The European Union strongly condemned and called for the immediate cessation of the construction of the so-called security fence within the Palestinian territories and other illegal activities that it entailed, such as confiscation of land or demolition of houses. The departure of the route of the fence from the Green Line could prejudge future negotiations and make the two-States solution physically impossible to implement. Again, extra-judicial killings of Palestinians were strongly condemned, and Israel was requested to put an end to these practices immediately. The European Union remained firmly committed to the objective of two States, living side by side in peace and security, in the framework of a comprehensive peace in the Middle East.
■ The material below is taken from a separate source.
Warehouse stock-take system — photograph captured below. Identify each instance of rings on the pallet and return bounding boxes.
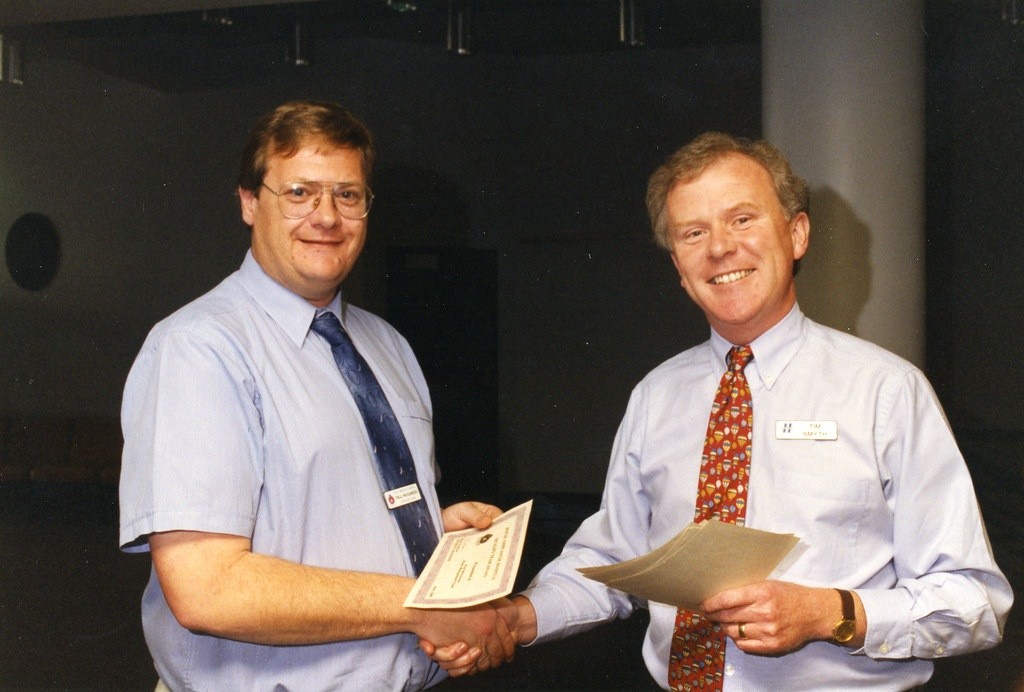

PANKAJ SARAN (India) said for the Commission to be part of the solution in the Middle East, it was necessary to re-emphasize the need for a peaceful solution of the conflict, to prevent further loss of life and restore confidence between both sides, thereby paving the way for their return to the negotiating table. There could be no military solution to this essentially political problem. The negotiations should lead to the realization of the inalienable and legitimate right of the Palestinian people to self-determination and a home land, and a just, comprehensive and lasting peace in the region, with the State of Palestine existing alongside Israel within secure and internationally recognized borders. The spiral of violence and counter-violence in particular exacerbated an already serious socio-economic crisis on both sides, as evidenced by falling living standards and growing unemployment levels. Both sides should cease all acts of violence, including all acts of terror, and cooperate with the efforts of the international community. There should be immediate, parallel and accelerated movement towards tangible political progress and a defined series of steps leading to permanent peace involving recognition, normalization and security between the two sides.
RIGHT OF REPLY
YAAKOV LEVY (Israel), speaking in exercise of the right of reply, said in response to several accusations levelled against it during the preceding debate that Israel was acting in the self-defense of the lives of every Israeli citizen from suicide bombings and terrorist attacks. The political goal of groups like Hamas was expressed by its statement that “Israel will exist and will continue to exist until Islam obliterates it, just as it has obliterated others before it.” Against such sentiment, one must see that the reality of life in Israel constituted the daily facing of the threat of terrorism at all levels of society; Israel faced an existential threat. When constructing the fence, Israel remained mindful of the humanitarian implications of the construction and did its best to address them, while keeping in mind the exigencies of the current situation. Numerous changes to its route had been undertaken to ease its repercussions on the Palestinian population. Moreover, all arrangements were made without prejudice to the right of the owner to receive compensation in court.